The Syttende Mai Celebration: Norway’s Constitution Day
You are Invited to Celebrate with Us!
This celebration is sponsored by Sons of Norway’s Grieg Lodge at its historic Norse Hall on 11th Ave and Couch Street in NE Portland. More details in the flyer below. Click HERE for a downloadable PDF. (Parade permit was not available for the parade to Lloyd Center due to police training sessions. But regardless, we will assemble before the lodge and have music and merriment!)
The Story of 17 mai — Norway’s Constitution Day — Syttende Mai
At the beginning of 1814, Norway was a separate kingdom united with Denmark under King Frederik VI. Because he was involved in war on the side of Napoleon, the Allied Nations forced Frederik to cede Norway to Sweden by the Treaty of Kiel, January 14, 1814. Led by Crown Prince Christian Frederik, the Norwegians refused to be handed over to Sweden and her Crown Prince, Carl Johan. Declaring to be an independent country, a Constituent Assembly met at Eidsvoll from April 10 until it completed a constitution signed on the 17th of May. Christian Frederik was elected king.

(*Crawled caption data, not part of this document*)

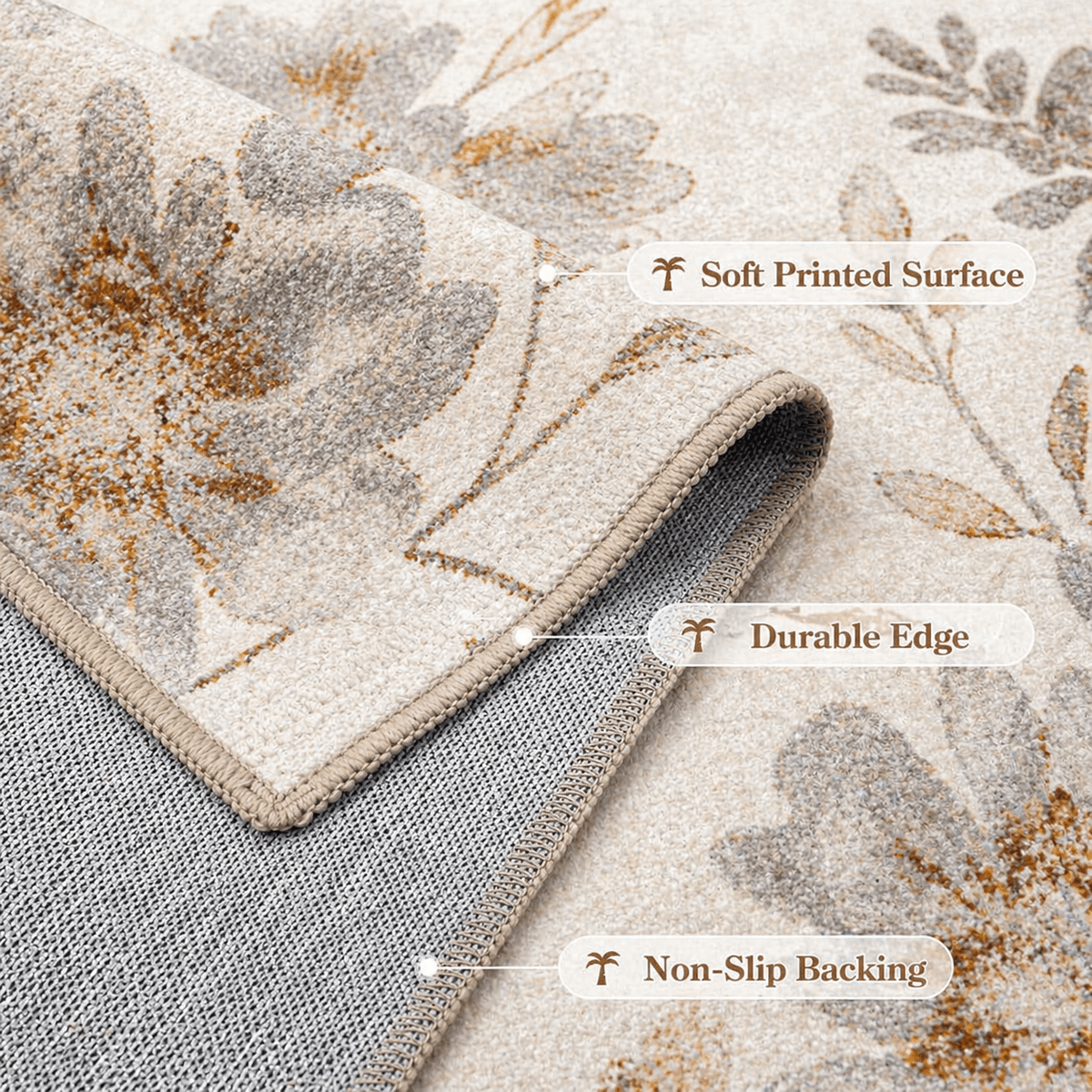 Andalusia Patterned Area Rug – Green & Beige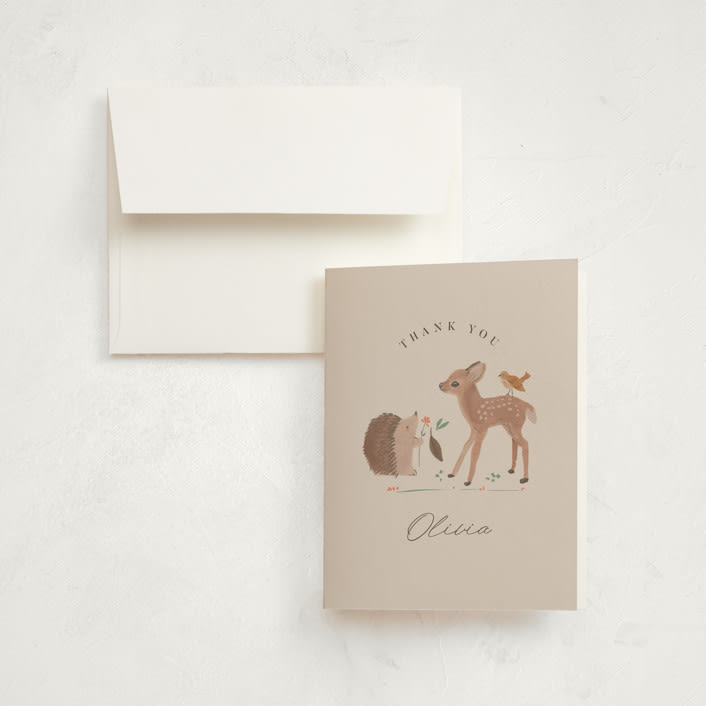 "Little Friends" - Birth Announcement Thank You Cards in Buttercream by Vera Lim - Front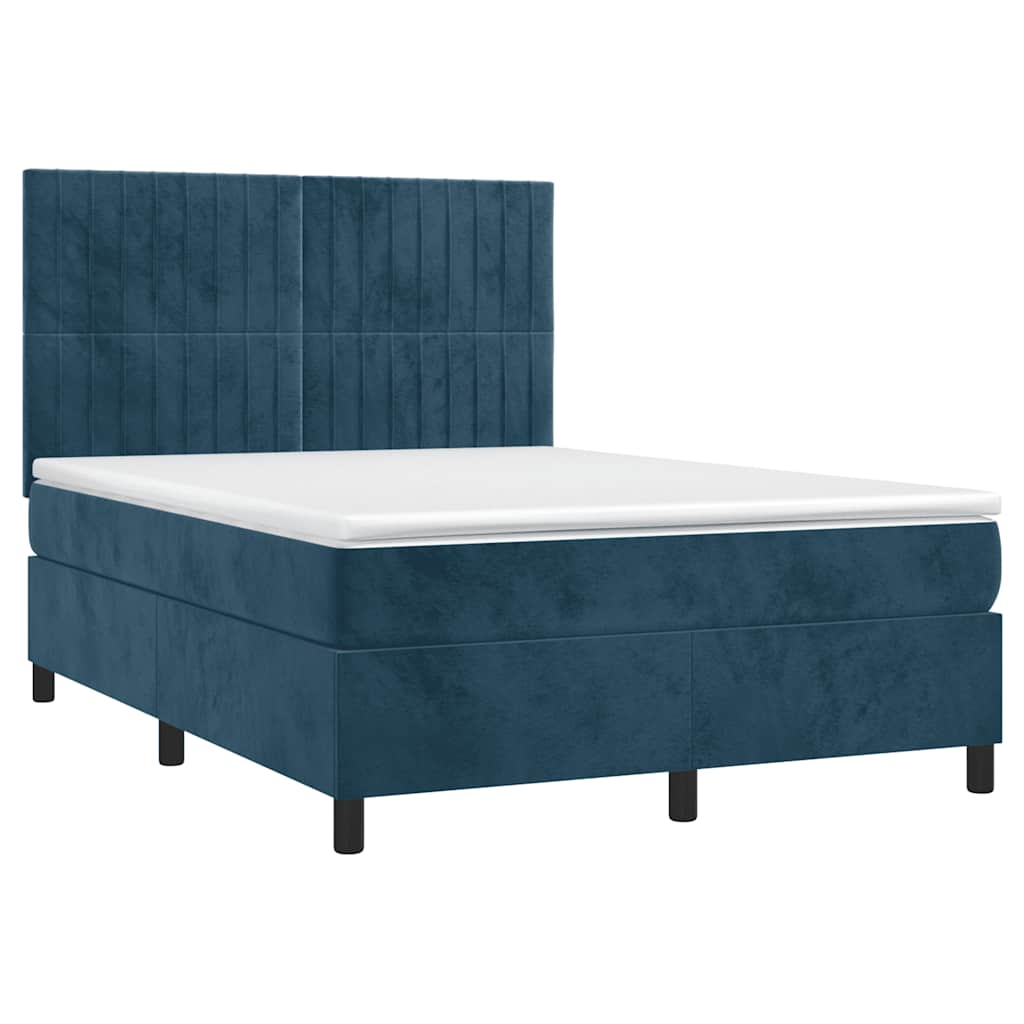 Sommier à lattes de lit avec matelas LED Bleu foncé 140x190 cm - XIOS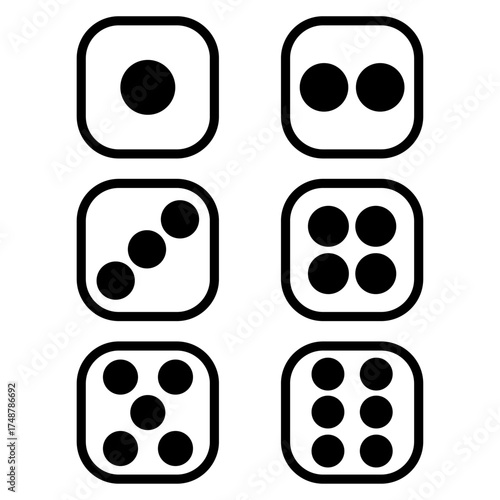dice vector, clip art, and symbol. Flat design of dice concept and simple design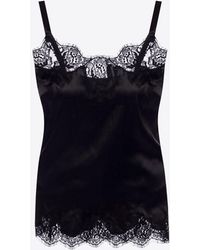 Dolce & Gabbana - Lace-Trimmed Satin Top - Lyst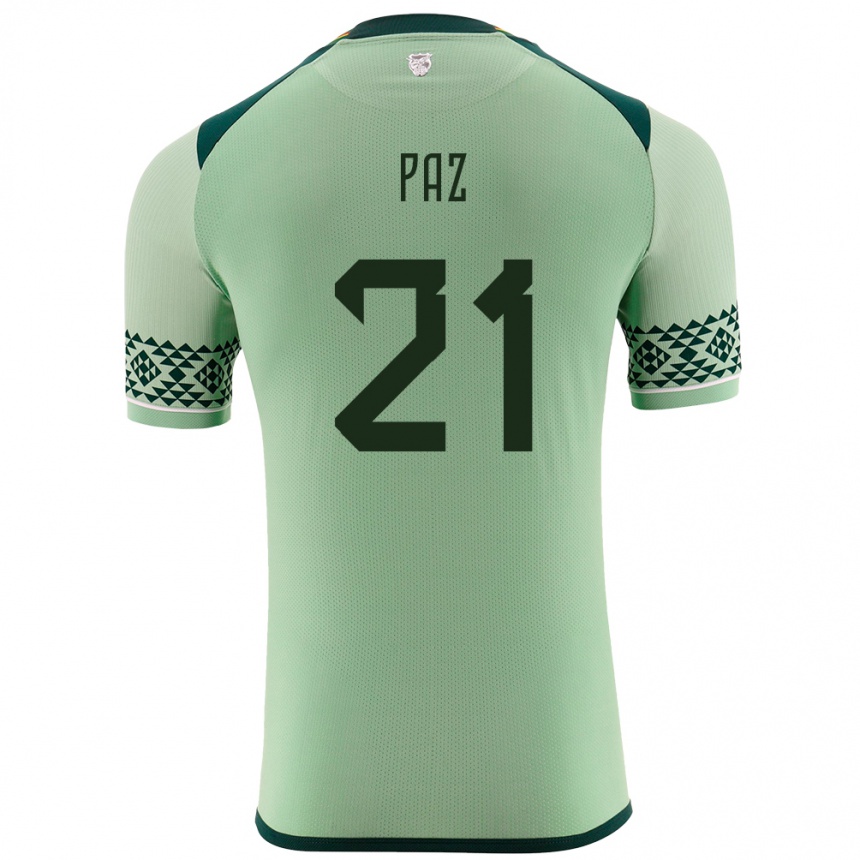Men Football Bolivia Luis Paz #21 Light Green Home Jersey 24-26 T-Shirt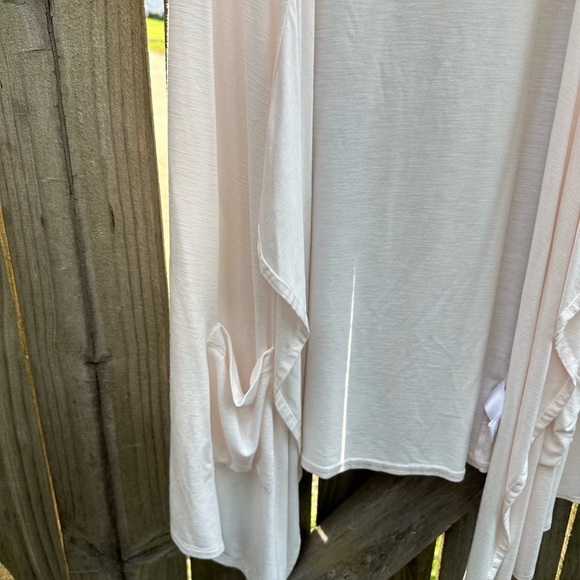 LOGO by Lori Goldstein Baby Pink Stretch Jersey Knit Hooded Long Vest Cardigan - Picture 4 of 7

Failing to get support from Britain, Norway engaged Sweden in a brief, but futile war, which ended on August 14, with the Convention of Moss. Allowed to retain her Constitution, with some modifications, Norway joined Sweden in a personal union until 1905 when she became a fully independent nation with her own king, Haakon VII. His son, Olav V, reigned until January 1991, when the third monarch of modern Norway, King Harald V, ascended to the throne of a free and independent country.
When Norwegians emigrated, they brought with them their love for the Constitution and the traditions of May 17. Celebrated around the world, the day marks a commemoration of independence, freedom and the second oldest written constitution in the world.